The intellectual changes which occurred during the second half of the Seventeenth Century have become known as the Scientific Revolution. The Royal Society was founded in 1662 and 'natural philosophers' gathered to discussed astronomy, physics, alchemy and mathematics. Country mansions were filled with 'curios' and there was a great desire to collect, categorise and catalogue and bring order out of the chaos of the natural world.

 

Magic and Metamorphosis

As such, the Seventeenth Century was an age of entomological pioneering.

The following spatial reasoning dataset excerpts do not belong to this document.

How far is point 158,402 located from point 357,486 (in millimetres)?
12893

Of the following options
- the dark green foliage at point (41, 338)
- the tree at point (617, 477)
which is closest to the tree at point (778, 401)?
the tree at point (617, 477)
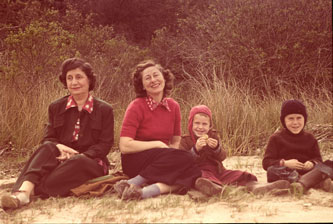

With every parish containing ancient woods of warm, sheltered, flower-filled glades, there was a far greater abundance of butterflies than today, with many species as yet unnamed. But it was nowhere near the fashionable pursuit it would become in the 1700s and during the reign of Queen Victoria.

 

The earliest collectors like James Petiver, John Ray and Hans Sloane were amongst the first fellows of the Royal Society but still, in the Stuart Age, a butterfly net was a badge of oddness, with male collectors being accused of going bug hunting because he hadn't the spirit to follow the fox. 

 

Anyone who took an interest in butterflies was the subject of pity and derision and often misunderstood, or worse - one of Petiver's hunters was suspected of practising witchcraft and necromancy, since butterflies were thought to represent the souls of the dead. The process of metamorphosis was still a mystery, and was cause for much speculation. It was put forward as proof that alchemy was possible, that werewolves existed, and that God, the creator, did not, since it was generally believed that caterpillars were 'birthed' by leaves, by way of 'spontaneous generation’.

 

The isolated, mist-shrouded, half-drowned villages of Somerset - named Land of the Summer people, on account of the fact that much of it was flooded during the winter months - often seethed with resentments, grudges, suspicion and prejudice. And a woman who dared to forsake domesticity in favour of learning and science and what were considered 'masculine' pursuits', was especially prey to ridicule and superstition.

 

Civil War, Riot and Rebellion

The years of Lady Eleanor Glanville's life (1654 - 1709) encompasses a time of great change, instability and conflict in England. When Eleanor was born the country had been torn apart by bloody civil, Cromwell ruled the land as Lord Protector and Christmas was forbidden. Four years later, King Charles II was restored to the throne and presided over a court that puritans despised for its debauchery and decadence. The period until his death and the accession of James II in 1685 was almost as turbulent as the previous decades, marked by hatred and fear of Catholics that resulted in the Popish Plot and the Rye House Plot. There were two Dutch wars, the Great Plague and the Fire of London. Then, in 1688, came more upheaval and what is now termed the Glorious Revolution, which saw King James overthrown and the joint rule of William and Mary.

 

In Eleanor's home county of Somerset, wars continued late into the century, and brother turned once more against brother in the Monmouth Rebellion, which ended in the slaughter that was the Battle of Sedgemoor. Traditionally regarded as the last hand-to-hand battle to be fought on English soil, it resulted in what became known as the Bloody Assizes, the retribution of Judge Jefferies, which saw hundreds put to death at gallows all across the west country.